“Upon rechecking [the following morning], 67 of those 152 tweets had been labeled as misinformation or annotated with election security information. But the 85 tweets to which Twitter did not respond received an additional 350,000 engagements,” Sifry said.
Twitter spokesman Trenton Kennedy responded, “Our teams are reviewing all the Tweets referenced … and will take enforcement action if they find violative content, in line with the Twitter Rules and our Civic Integrity Policy.”
As for misinformation spreading via search engines, ADL’s Senior Vice President of Policy Eileen Hershenov said the organization is tracking keywords related to things like violent militia groups and known conspiracy theories.
“The top 10 states where we’re seeing this: Arizona, Texas, Nevada, Idaho, Washington, Wisconsin, Arkansas, California, Oregon and West Virginia,” Hershenov said
Hershenov added that individuals who spot troubling conversations can either go directly to law enforcement agencies and social media platforms like the ADL does, or direct their concerns to the ADL as a middle man.

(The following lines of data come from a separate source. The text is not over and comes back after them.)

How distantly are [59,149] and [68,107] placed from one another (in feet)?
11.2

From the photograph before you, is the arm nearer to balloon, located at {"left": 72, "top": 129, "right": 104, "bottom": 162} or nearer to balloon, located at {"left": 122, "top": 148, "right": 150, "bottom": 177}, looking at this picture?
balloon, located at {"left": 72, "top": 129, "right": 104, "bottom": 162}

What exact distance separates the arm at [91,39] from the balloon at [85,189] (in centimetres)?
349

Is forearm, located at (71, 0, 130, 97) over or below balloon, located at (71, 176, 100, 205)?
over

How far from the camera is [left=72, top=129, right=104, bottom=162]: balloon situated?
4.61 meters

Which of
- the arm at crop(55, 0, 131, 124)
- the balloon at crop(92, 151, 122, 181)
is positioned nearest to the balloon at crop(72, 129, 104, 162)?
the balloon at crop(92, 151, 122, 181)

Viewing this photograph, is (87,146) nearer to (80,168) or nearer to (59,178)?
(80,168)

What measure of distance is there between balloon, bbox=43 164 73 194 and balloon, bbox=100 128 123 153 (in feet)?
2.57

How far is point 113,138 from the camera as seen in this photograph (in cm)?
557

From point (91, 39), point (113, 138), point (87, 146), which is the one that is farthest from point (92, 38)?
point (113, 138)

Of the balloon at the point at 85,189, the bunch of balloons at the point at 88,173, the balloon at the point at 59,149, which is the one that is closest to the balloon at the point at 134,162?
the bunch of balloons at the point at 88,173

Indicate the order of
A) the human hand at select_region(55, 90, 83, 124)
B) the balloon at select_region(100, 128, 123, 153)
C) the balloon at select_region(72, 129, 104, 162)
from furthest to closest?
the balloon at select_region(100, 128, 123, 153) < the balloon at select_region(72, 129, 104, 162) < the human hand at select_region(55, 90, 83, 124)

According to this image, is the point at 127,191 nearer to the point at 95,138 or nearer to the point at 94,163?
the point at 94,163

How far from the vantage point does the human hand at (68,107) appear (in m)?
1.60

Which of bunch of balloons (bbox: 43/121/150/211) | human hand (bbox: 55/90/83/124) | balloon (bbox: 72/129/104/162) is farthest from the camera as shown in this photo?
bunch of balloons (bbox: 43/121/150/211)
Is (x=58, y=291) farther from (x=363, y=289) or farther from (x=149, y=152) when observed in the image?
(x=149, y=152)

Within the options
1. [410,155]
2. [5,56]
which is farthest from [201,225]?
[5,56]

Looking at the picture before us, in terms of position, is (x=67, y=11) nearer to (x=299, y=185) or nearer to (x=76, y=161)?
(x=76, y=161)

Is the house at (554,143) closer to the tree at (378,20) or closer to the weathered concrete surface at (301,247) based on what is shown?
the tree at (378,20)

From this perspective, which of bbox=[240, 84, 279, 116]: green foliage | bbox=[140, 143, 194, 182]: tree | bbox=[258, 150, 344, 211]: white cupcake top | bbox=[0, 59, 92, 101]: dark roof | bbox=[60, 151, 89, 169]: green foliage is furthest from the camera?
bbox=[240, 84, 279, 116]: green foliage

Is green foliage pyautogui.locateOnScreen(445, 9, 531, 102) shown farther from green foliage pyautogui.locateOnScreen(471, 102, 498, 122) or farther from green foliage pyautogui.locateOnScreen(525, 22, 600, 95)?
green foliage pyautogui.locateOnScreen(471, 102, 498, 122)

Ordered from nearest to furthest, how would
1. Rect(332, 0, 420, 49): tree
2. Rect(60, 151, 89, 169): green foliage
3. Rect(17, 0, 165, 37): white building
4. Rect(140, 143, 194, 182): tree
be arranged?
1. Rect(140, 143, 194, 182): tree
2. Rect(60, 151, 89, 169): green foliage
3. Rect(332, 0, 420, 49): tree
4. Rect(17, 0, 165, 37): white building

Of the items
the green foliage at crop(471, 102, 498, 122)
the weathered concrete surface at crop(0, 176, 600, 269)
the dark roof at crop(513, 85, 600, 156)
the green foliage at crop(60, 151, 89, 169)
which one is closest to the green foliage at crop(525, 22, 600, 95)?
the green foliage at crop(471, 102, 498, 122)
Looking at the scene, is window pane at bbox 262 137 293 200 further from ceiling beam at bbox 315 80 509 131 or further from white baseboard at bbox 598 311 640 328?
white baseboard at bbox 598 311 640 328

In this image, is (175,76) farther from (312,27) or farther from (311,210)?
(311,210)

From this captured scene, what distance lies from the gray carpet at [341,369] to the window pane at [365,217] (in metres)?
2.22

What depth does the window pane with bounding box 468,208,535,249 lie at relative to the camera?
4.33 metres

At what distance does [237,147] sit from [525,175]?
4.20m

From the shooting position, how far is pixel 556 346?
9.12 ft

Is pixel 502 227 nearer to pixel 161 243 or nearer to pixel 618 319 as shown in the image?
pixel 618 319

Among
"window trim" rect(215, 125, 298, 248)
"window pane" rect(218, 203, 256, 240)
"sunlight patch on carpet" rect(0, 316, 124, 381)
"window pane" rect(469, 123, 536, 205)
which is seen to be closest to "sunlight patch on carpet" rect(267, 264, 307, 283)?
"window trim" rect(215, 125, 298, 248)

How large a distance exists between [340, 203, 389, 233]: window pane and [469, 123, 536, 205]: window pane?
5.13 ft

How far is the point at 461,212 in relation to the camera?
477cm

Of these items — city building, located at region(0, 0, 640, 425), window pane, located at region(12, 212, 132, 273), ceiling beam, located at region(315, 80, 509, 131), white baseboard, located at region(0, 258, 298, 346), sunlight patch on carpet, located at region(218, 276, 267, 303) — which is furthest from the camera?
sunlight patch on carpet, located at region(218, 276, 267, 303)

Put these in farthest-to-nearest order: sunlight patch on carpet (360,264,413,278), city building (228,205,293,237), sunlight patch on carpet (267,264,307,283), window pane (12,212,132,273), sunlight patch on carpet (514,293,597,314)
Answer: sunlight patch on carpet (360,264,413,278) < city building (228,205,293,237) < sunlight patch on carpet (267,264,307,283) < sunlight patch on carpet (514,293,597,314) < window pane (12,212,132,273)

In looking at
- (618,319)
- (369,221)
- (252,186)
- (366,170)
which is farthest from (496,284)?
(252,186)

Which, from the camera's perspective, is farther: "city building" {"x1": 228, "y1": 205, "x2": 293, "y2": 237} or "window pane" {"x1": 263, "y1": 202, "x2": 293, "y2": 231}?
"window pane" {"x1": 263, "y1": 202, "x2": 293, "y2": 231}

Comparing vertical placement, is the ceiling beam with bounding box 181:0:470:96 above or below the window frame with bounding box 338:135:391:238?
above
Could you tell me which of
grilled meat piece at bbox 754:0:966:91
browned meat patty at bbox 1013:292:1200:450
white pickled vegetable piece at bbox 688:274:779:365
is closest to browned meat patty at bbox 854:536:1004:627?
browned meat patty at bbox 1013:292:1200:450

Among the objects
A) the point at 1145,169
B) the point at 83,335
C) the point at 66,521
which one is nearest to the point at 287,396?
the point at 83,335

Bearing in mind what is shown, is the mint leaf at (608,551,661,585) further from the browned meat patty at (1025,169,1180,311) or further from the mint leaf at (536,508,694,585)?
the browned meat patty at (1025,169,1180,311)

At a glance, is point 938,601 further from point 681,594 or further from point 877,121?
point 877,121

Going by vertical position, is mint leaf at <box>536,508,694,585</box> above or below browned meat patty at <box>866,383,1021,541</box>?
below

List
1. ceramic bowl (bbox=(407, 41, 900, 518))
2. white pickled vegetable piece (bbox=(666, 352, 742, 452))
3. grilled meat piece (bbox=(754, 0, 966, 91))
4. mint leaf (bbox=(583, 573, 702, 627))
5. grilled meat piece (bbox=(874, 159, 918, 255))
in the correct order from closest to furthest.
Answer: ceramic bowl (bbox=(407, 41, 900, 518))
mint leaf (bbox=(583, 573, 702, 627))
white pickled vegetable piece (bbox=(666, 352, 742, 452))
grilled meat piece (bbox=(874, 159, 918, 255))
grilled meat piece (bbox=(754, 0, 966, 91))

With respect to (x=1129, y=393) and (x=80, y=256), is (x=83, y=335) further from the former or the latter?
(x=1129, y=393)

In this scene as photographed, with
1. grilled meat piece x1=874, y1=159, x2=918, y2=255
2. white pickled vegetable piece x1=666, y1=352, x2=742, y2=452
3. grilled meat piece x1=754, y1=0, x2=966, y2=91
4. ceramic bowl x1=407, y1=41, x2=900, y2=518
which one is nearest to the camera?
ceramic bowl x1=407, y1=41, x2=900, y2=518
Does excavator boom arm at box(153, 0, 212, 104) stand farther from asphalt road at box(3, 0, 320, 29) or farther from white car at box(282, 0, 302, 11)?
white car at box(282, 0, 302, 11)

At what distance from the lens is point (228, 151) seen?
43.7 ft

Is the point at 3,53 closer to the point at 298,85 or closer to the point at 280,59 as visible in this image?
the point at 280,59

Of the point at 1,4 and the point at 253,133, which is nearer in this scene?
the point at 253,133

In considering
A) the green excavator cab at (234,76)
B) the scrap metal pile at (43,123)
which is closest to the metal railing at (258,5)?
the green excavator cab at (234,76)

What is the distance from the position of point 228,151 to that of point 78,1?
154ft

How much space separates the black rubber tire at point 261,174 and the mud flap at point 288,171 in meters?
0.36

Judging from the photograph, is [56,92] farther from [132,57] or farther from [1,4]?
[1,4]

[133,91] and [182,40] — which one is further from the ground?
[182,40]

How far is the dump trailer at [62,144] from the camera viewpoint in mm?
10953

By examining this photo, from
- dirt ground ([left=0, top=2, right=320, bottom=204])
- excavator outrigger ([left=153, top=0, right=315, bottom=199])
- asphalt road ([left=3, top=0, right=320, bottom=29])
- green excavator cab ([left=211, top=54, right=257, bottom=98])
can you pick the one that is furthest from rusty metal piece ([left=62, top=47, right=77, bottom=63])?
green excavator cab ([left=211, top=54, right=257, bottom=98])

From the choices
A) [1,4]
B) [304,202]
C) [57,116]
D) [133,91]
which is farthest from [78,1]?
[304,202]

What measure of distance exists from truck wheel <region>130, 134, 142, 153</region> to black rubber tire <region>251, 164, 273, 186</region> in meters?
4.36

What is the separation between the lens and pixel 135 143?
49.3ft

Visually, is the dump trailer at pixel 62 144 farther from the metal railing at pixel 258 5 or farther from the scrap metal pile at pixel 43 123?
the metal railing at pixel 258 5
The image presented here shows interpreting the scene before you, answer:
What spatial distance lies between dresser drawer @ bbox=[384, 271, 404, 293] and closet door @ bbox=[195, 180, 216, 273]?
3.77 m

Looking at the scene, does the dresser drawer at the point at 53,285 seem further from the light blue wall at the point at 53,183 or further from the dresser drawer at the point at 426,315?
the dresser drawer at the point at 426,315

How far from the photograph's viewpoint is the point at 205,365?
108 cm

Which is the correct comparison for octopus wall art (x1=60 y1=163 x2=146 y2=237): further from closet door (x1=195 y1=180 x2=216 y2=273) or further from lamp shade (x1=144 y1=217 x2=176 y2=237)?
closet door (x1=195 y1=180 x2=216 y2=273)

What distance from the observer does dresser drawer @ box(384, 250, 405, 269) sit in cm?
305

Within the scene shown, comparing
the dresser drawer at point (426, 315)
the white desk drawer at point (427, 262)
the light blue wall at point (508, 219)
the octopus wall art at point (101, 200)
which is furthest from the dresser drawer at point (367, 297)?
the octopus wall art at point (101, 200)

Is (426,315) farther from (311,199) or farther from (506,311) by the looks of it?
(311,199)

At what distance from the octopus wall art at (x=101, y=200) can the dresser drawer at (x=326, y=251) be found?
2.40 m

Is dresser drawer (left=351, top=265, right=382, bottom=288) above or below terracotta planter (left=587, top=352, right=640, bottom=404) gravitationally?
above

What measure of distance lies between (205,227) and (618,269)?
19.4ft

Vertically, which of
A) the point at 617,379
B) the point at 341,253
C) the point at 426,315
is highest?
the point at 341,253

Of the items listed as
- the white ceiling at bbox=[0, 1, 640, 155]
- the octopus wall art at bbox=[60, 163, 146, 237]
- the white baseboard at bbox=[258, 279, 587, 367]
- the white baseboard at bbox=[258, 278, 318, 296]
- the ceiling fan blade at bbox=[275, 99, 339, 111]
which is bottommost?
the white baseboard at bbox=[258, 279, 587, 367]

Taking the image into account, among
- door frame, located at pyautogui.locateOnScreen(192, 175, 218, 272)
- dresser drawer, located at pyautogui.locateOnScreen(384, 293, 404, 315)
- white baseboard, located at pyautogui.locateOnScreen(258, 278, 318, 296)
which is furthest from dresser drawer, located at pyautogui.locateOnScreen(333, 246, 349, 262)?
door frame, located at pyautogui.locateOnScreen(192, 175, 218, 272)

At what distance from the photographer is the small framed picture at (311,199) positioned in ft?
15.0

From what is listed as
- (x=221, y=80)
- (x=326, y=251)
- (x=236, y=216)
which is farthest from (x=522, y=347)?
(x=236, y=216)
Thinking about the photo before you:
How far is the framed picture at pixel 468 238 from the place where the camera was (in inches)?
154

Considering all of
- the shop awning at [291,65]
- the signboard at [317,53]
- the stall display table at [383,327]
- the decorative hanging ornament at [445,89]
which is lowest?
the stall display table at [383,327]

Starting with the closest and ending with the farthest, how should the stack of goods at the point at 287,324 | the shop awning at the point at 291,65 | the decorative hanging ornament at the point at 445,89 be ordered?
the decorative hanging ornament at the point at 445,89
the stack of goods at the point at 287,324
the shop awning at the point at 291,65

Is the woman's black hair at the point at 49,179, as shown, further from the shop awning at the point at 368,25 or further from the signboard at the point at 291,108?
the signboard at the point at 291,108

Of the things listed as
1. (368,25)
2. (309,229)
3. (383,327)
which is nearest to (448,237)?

“There are a lot of people blowing off steam, right?” Sifry said. “That’s totally OK. So we are in some sense in the business of finding needles in haystacks.”
And what happens after we do know the final outcome of the election? For the White House and other races, too?
“You know, this is not a time to let our guard down,” Segal said, warning that people inclined to concoct conspiracy theories will keep at it, long after the rest of us have moved on with our lives.
Especially known conspiracy theorists just elected to Congress, Hershenov added. The ADL, she said, sent a letter to congressional leaders on the issue.
“Look, we have free speech. They can say what they want. They can the assemble and associate with who they want. But we should not give them a platform in Congress. You should not put them in leadership positions, in committees, in caucuses,” Hershenov said.